Here's an end-to-end example adapted from tensorflow/swift-apis demonstrating parameter optimization for a simple XOR classifier.
public protocol Layer: Differentiable & KeyPathIterable
where AllDifferentiableVariables: KeyPathIterable {
...
}
struct Classifier: Layer {
var l1, l2: Dense<Float>
init(hiddenSize: Int) {
l1 = Dense<Float>(inputSize: 2, outputSize: hiddenSize, activation: relu)
l2 = Dense<Float>(inputSize: hiddenSize, outputSize: 1, activation: relu)
}
@differentiable
func applied(to input: Tensor<Float>) -> Tensor<Float> {
let h1 = l1.applied(to: input)
return l2.applied(to: h1)
}
}
var classifier = Classifier(hiddenSize: 4)
let optimizer = Adam<Classifier, Float>(learningRate: 0.02)
let x: Tensor<Float> = [[0, 0], [0, 1], [1, 0], [1, 1]]
let y: Tensor<Float> = [[0], [1], [1], [0]]
for _ in 0..<3000 {
let 𝛁model = classifier.gradient { classifier -> Tensor<Float> in
let ŷ = classifier.applied(to: x)
return meanSquaredError(predicted: ŷ, expected: y)
}
// Parameter optimization here!
optimizer.update(&classifier.allDifferentiableVariables, along: 𝛁model)
}
// After training, check prediction vs. expected output.
let ŷ = classifier.inferring(from: x)
print(ŷ)
// [[2.2782544e-05], [0.99999344], [0.99999225], [2.4871624e-06]]
print(y)
// [[0.0], [1.0], [1.0], [0.0]]
The previous design for parameter update in Swift centered around a parameter aggregate representation based on the ParameterAggregate
protocol, defined below:
/// A type representing an aggregate of parameters.

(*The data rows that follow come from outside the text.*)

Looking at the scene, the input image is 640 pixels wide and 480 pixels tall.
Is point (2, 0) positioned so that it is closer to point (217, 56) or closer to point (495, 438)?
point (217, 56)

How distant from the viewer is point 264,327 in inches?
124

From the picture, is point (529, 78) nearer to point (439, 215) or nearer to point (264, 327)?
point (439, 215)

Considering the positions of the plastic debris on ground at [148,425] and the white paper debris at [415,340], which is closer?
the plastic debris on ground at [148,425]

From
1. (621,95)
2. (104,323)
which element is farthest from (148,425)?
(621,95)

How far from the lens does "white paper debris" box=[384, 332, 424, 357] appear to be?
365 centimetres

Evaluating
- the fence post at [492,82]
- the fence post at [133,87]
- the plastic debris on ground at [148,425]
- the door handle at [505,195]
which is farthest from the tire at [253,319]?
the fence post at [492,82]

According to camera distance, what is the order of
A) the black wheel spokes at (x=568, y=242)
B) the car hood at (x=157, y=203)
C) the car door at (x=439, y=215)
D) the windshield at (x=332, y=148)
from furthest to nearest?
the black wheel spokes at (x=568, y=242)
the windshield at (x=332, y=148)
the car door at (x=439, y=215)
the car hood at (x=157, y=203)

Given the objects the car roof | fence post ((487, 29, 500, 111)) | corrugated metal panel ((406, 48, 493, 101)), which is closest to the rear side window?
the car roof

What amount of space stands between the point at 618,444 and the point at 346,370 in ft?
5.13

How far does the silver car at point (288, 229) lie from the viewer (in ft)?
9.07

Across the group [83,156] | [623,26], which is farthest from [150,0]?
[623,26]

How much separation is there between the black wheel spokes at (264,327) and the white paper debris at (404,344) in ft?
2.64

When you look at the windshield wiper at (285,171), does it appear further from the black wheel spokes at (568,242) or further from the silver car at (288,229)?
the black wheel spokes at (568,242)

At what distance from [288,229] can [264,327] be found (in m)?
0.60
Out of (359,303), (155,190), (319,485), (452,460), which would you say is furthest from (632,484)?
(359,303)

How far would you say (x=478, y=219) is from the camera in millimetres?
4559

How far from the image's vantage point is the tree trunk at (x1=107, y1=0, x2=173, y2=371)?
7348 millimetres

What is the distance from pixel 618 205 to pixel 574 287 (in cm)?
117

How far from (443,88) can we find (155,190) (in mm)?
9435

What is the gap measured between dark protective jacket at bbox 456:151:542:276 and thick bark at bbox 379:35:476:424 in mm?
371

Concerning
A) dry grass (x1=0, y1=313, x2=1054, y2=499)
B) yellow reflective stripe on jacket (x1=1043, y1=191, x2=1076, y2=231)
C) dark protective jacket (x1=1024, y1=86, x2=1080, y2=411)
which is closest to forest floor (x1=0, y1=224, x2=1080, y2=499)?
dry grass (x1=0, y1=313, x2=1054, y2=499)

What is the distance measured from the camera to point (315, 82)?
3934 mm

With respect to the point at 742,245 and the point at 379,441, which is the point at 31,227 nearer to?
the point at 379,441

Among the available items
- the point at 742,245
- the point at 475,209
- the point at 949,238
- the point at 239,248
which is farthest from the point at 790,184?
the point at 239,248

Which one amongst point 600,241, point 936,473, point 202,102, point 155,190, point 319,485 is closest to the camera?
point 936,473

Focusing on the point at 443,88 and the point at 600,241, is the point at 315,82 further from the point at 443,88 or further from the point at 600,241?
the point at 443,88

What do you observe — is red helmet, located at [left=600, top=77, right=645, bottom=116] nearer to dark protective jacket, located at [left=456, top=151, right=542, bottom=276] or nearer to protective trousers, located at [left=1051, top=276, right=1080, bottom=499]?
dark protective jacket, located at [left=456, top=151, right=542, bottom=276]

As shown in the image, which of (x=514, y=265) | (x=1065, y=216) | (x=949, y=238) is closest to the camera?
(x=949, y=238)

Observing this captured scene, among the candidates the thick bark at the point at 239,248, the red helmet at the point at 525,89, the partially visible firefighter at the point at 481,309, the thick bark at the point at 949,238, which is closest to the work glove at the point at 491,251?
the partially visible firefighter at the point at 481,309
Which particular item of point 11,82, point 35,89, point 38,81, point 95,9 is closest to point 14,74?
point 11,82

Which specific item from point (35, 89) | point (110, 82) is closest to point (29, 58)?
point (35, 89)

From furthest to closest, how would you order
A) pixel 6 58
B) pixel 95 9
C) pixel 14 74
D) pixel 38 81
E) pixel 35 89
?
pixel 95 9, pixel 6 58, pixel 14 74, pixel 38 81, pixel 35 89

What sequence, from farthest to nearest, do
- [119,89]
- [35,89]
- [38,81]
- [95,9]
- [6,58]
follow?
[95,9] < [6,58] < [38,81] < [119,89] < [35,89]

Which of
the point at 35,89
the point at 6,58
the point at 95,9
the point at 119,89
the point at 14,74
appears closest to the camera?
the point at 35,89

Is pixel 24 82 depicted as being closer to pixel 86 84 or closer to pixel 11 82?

public protocol ParameterAggregate {
/// The parameter type.
associatedtype Parameter
/// Update parameters with their gradient values, using an updater function.
mutating func update(
withGradients gradients: Self,
_ updater: (inout Parameter, Parameter) -> Void
)
}
We quickly found that the ParameterAggregate
is not sufficiently general for defining general optimizers: ParameterAggregate
is limited to a single parameter type, and the update
function is limited to updating parameters given one instance of gradients and cannot handle additional auxiliary variables.
By comparison, the new design with KeyPathIterable
and Differentiable
is more general. KeyPathIterable
solves the core problem of parameter update by enabling joint iteration/mutation over all nested parameters of a particular. Compiler synthesis of the Differentiable.AllDifferentiableVariables
struct enables parameters and their gradients to have the same type and work with the same key paths.